At the time it was also the only place in town whose regular Saturday night floorshow featured a man peeing in a bucket (furthermore, he could sustain the flow for nearly three minutes).

And for those who had trouble getting into that groove, a "medical staff" of bartenders dressed in hospital blues would patrol the crowd offering up shots of an undisclosed liquor served from a beaker, the effects of which would be, well, more accurately described by medical professionals. The bar, called the Drugstore, was adorned with syringes and catheters. Miller once criticized the TaMtAm as a "pigsty," but the Art Clinic couldn’t boast extreme cleanliness: the crowd never seemed to obey the ‘Don’t piss on the floor’ sign in the restroom. But the Art Clinic, which closed when the Metro did, was a good neighbor to night-oriented Fish Fabrique, which accommodated Art Clinicals who wanted to stay out later and often drifted up the dark, dirty and graffiti-covered stairway to the fourth-floor Fabrique.

THE END OF AN ERA

The epoch of enthusiast-led rock clubs is long gone. TaMtAm was closed in 1996, losing the battle for its building, which was commercially attractive. The Ten Club was also evicted that same year. Art Clinic closed when the 10 Pushkinskaya building, occupied by the Free Arts Fund, was closed for major renovation. The Tunnel was closed in December 1997 when the factory which owned the bomb shelter discontinued the contract. Fish Fabrique, the last of the first-generation underground clubs, will close its doors in two weeks to be converted into a Eurostandard apartment.

Back in the desperate times of shock economic reforms in the early ’90s, only a sheer enthusiast could cope with managing a non-profit project. Now there is a host of nightclubs for every taste and income—lush mafia hangouts, striptease clubs, rockabilly bars and pricey gay clubs—but a few greats are still alive and kicking. The spirit lives on in places like Mama, which inherited director Andrei Haas from The Tunnel, and Griboyedov, which stole the fallout-shelter-club idea from The Tunnel. Managed by the trendy band Dva Samaliota, Griboyedova also combines the best of local rock music with refined techno vinyl spinning. Even Gakkel’s childhood friend and fellow Akvarium member Mikhail Vasilyev has recently launched the cozy club Garage.

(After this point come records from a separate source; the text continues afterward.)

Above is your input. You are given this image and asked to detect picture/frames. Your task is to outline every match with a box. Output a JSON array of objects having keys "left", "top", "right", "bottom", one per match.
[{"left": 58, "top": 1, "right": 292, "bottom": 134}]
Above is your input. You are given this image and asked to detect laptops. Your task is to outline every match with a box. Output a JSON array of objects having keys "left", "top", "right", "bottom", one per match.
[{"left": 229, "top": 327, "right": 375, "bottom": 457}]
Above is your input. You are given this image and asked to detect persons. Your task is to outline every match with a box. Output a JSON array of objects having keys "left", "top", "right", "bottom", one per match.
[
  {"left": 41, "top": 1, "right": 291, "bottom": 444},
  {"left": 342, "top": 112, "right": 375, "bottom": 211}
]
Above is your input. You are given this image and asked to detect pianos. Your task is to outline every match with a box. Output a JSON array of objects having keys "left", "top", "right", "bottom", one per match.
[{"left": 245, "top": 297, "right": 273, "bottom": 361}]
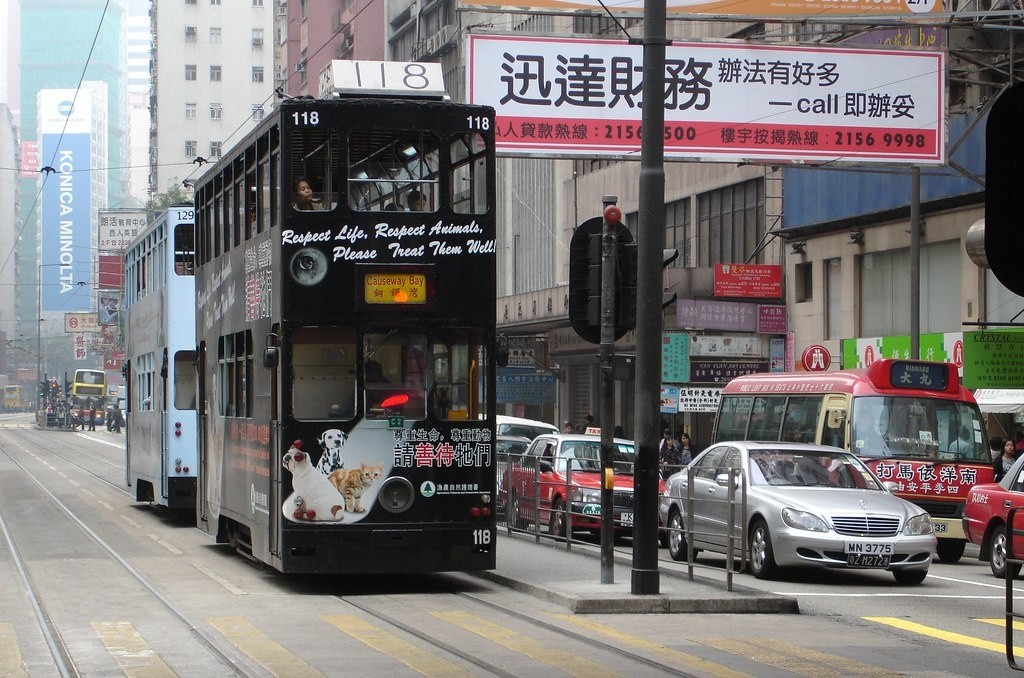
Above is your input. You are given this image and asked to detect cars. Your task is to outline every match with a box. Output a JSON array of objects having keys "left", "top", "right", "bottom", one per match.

"Rock and roll survived in clubs for five years," said Yury Shevchuk, the frontman of mega-group DDT, who organized a marathon festival last year to attract the public to small clubs. These five years have breathed new life in the ailing local rock music scene, providing venues and a starting point for such popular acts as Tequilajazzz, Spleen, and Pep-see, who started at TaMtAm but now have national hits.

Strangely enough, the Russian Beatles of the 1990s grew up entirely outside the scene: Mumii Troll, which has made the girls scream and the unsuspecting public gasp, come from Russia’s Far East. Apparently rock’n’roll will survive, whatever the climate.